Label of The Year: Sub Pop

Sub Pop label of the year

This year was such a wickedly wonderful fifty-two weeks for music that nobody had seen coming. So many great releases from a smorgasbord of great artists and almost all of them were released on independent labels. As hard as it was to pick a specific one, we here at Treble have chosen Sub Pop records as Label of the Year for 2005.

Now of course we all know that the label has always released what has been amongst some of the rank and file releases in the past from landmark artists such as Mudhoney, Soundgarden, Sonic Youth, and yes, of course, Nirvana. But it was this, the 19th year of the labels existence that will remain one of the greatest years in all of its history as eight of its full length albums made Treble’s Album of the Week and three of them managed to make it onto our Top 40 Albums of 2005 feature.

Low released a spacey masterpiece with The Great Destroyer while the label brought Jennifer Gentle to America’s shores all the way from Italy with their quirky psychedelic pop opus Valende. Unless you’re one of those people who creams their shorts every time you hear a ballad by Creed, you’ll know that Florida hasn’t really made its mark on music for a while, but that all changed with Holopaw‘s stoned alt-county chillness with Quit +/- Or Fight.

Grunge music may have had the nail hammered into its coffin long ago but that doesn’t mean that Sub Pop forgot about the folks who like to rawk! Kinski proved to be an utterly mind blowing force to be reckoned with as the release of Alpine Static came crashing down with a heavy dram of instrumental guitar driven fury that was sharper than a Ginsu. And what about The Constantines? Tournament of Hearts was not only another factor that made the American music press scream “The Canadians are coming” but the Toronto band also rained down the riffs in an arty fashion with an album that appealed to the most cerebral of punk rockers.

Love as Laughter brought forth some cryptic pop with Laughter’s Fifth while the post-apocalyptic robo-rock of the A-Frames’s Black Forest not only proved to be a butthole surf out of this world, but also soothed the souls of those of us who cry ourselves to sleep every night knowing that the Jesus Lizard are gone.
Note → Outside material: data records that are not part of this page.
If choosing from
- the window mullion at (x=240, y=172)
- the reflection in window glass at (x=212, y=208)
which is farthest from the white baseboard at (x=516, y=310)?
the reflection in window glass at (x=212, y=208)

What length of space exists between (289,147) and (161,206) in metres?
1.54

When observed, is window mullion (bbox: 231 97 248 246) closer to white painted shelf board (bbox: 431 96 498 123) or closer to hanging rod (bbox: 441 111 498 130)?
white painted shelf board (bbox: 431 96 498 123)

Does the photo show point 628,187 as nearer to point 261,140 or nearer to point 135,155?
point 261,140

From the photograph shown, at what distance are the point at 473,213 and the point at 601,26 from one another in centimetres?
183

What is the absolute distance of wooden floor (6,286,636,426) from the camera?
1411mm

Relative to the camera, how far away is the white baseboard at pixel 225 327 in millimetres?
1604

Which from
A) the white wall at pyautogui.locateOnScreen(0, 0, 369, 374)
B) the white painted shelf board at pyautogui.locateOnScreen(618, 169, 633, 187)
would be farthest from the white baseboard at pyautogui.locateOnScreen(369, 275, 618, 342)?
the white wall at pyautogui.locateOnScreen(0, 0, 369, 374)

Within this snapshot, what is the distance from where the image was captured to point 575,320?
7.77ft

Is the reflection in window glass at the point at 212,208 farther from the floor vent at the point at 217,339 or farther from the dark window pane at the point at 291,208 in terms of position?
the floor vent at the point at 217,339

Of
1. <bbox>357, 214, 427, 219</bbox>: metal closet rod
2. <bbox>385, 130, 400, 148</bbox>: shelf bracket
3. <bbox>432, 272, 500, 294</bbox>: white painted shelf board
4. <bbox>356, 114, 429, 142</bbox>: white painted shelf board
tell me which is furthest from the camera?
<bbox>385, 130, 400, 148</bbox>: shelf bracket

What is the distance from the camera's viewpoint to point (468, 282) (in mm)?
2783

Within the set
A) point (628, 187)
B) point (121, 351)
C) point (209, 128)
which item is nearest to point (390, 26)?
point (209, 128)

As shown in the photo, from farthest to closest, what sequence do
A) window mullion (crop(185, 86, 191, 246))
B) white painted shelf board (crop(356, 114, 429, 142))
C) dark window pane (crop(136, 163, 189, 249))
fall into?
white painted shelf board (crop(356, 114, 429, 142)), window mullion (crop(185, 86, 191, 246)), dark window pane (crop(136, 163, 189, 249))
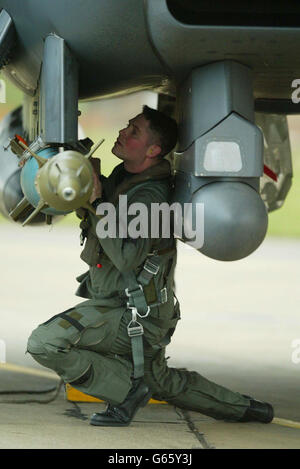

The Fruit Bats made one of my own personal sunny summertime backdrops with Spelled in Bones while Rogue Wave‘s Descended Like Vultures exhibited a knack for gleaming pop that will warm your soul.

As far as singer songwriters go, Sub Pop may not have exactly had any Sufjans, Devandras, or any of those “Eyes” dudes to rack up a lions share of the hype, but still managed to hold their own within the ephemeral genre. Iron and Wine proved no less than utterly blissful as always with the Woman King EP and Chad VanGaalen‘s Infiniheart was a nice crisp slice of lo-fi delight. Rosie Thomas made the best listening for a rainy day with If Songs Could Be Held. And you could almost smell an arty aroma of incense and peppermints coming through your speakers with The Sun Comes Through, the EP from Kelly Stoltz.

Now, I’m sure that throughout reading this you’ve probably come to notice an elephant in the living room, but now that pachyderm is about to be addressed. An indie label such as Sub Pop can put out a slew of phenomenal releases in a given year, but they can be hard pressed to put out one album that will remain a true milestone, let alone two of them as this label has done. First in May, Portland’s most badass femme fatales Sleater-Kinney released The Woods an effort which not only showed monumental production by David Fridmann of all people, but was so bombastic that it was able to kick your ass left and right and leave you begging for more. This trio exhibited that they were able to grow and evolve as artists without scaring off their fan base making the most perfect album for beginning Sleater-Kinney fans as well as being apt for the seasoned one.

Now again we go back to the great white north to bask in Wolf Parade. Not only was this band able to stir up a shitload of hype prior to their full-length release but were able to live up to it as well. Their debut Apologies to the Queen Mary was a nice spiky kick in the ass of some fresh avant pop, which showed that they are indeed the leaders of the pack of “wolf” bands.

So there you have it. Expect new releases in the coming year from The Elected and The Shins from this fine and groundbreaking label. On behalf of myself and the whole Treble staff we would like to congratulate all the artists and staff of Sub Pop whose tireless efforts helped make 2005 one of the most memorable years in music as well as proclaim our excitement for what you have in store for our ears in the near future. We wish you all the best of luck for 2006.